**What you will do:**
Write the next part of the reviews of Kostya Kennedy's book on Joe DiMaggio's 56-game hitting streak, starting after their final line.

Review by New York Times Review

Kostya Kennedy, a senior editor at Sports Illustrated, strains to prove the impressiveness of Joe DiMaggio's record consecutive-game hit streak with expert testimony - Pete Rose, the career hits leader, calls his 44-game streak "the hardest thing I ever did in baseball" - and with day-by-day retelling. The effort is extraneous. Fifty-six is Everest; its magnificence is self-evident. The trick, rather, is to say something new about it, which is why the best parts of Kennedy's book are the series of interludes in which he goes meta, exploring the psychology required to maintain a streak, for example, and recounting challenges to the record. The chapter in which he meticulously recreates DiMaggio's hit in his 30th successive game and considers whether it should have been scored an error reads like the Warren Report, only thrilling (and credible). Moreover, Kennedy deserves praise for frictionlessly dispensing with hindsight. The most dramatic game for the reader of "56" is not the 56th - which at the time was, after all, just one more scoop on the record-breaking cone - but the 42nd, in which DiMaggio surpassed George Sisler's record. And, exactly as a Yankee fan of June 1941 would have done, Kennedy's reader spends pages on Lou Gehrig's death, only to turn away from that disaster to learn - as The New York Times reminded readers above the box score that day - that "DiMaggio, incidentally, has hit safely in 19 straight games." Marc Tracy is a staff writer at Tablet magazine.

Copyright (c) The New York Times Company [June 5, 2011]
Review by Booklist Review

*Starred Review* Joe DiMaggio's 56-game hitting streak may still be the greatest achievement in baseball, if not all sports, but over the years it has become detached from the near-delirium it generated across the country during the summer of 1941, as the streak gathered steam while the nation prepared for war with the Axis powers. Sports Illustrated senior editor Kennedy restores the streak to its natural milieu, portraying the gravitational pull it had on DiMaggio himself, his family, his teammates and opponents, and the public at large, from his lone hit on May 15 to at long last! his first hitless game in two months (July 17), before 67,468 fans in Cleveland. Throughout, Kennedy drops in sidebars ( The View from Here ), in which he fast-forwards to today's baseball players and how they view and even have tried to challenge the streak. While Michael Seidel's Streak (1988) covers much of the same ground, Kennedy's account supersedes it with its narrative power and its portrait of one ballplayer who enraptured a country on the brink of war. This superb mix of sports and social history should be read alongside novelist Jerome Charyn's Joe DiMaggio (2011), which looks at the great Yankee center fielder's life after baseball (see review in this issue).--Moores, Alan Copyright 2010 Booklist

From Booklist, Copyright (c) American Library Association. Used with permission.

**Data section:**

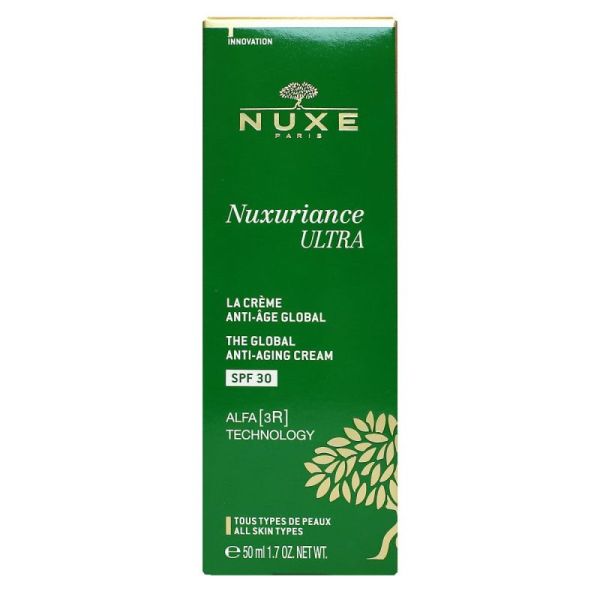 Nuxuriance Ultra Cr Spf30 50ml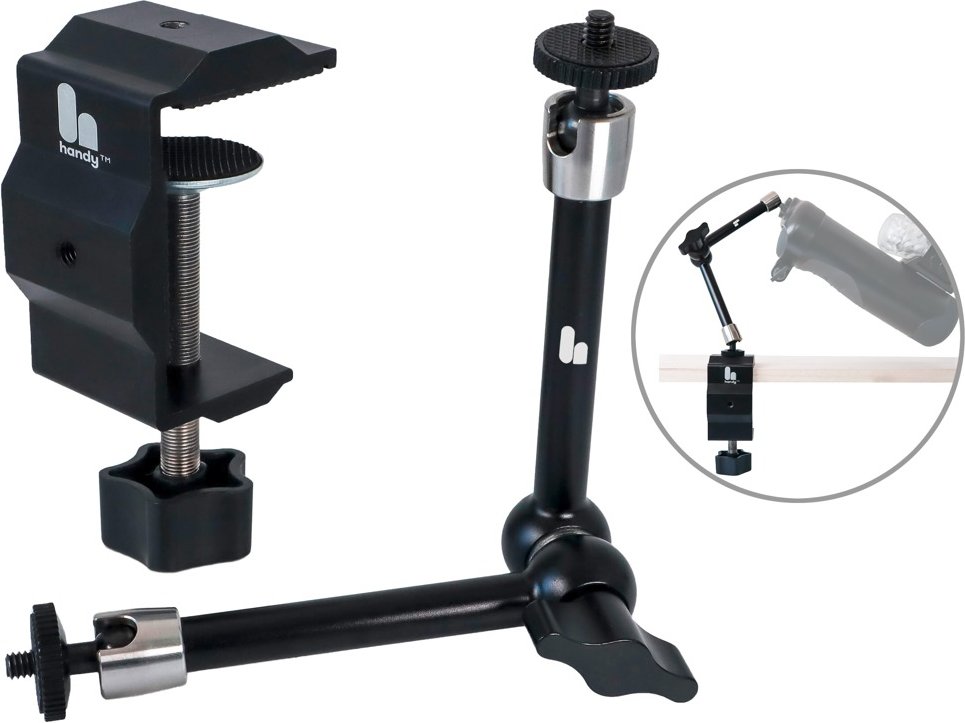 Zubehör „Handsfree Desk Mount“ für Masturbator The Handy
* * *
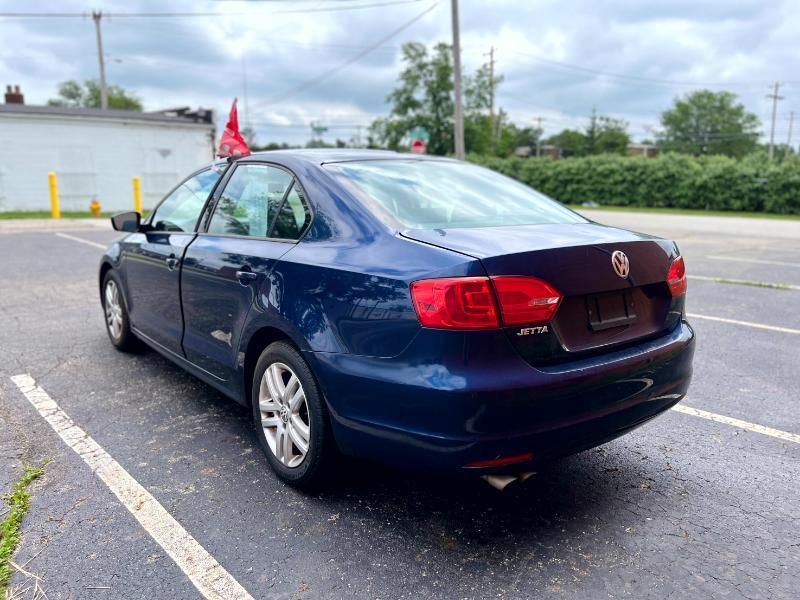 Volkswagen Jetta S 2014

**Exercise answer:**
Review by Publisher's Weekly Review

Sports Illustrated senior editor Kennedy recreates the triumph of Joe DiMaggio's improbable 56-game hitting streak during the anxious summer of 1941. With the United States marching toward war, and young men (including professional ball players) being drafted by the millions, the country needed something to cheer about. The New York Yankees centerfielder, then in his fifth season, delivered by setting a record that many experts say will stand forever. As Kennedy writes in one of five compelling sidebars that provide a modern-day perspective on the feat, only nine players in Major League history have run off hitting streaks of more than 35 games in a season. DiMaggio seemed an unlikely candidate as the 1941 season opened. In fact, 56 begins with the slugger in a slump. But then came the hits, and as the streak extended into the twenties, most Americans became enthralled. Kennedy recaps those 56 games and brilliantly depicts an era free of 24-hour-news cycles and social networks, a time when newspapers and the radio delivered information first. Through meticulous research and interviews, he takes readers beyond the field. From the private world inhabited only by DiMaggio and his new bride to Newark barbershops, the playgrounds of Queens, and the streets of DiMaggio's hometown, San Francisco, Kennedy humanizes an immortal accomplishment. (Mar.) © Copyright PWxyz, LLC. All rights reserved.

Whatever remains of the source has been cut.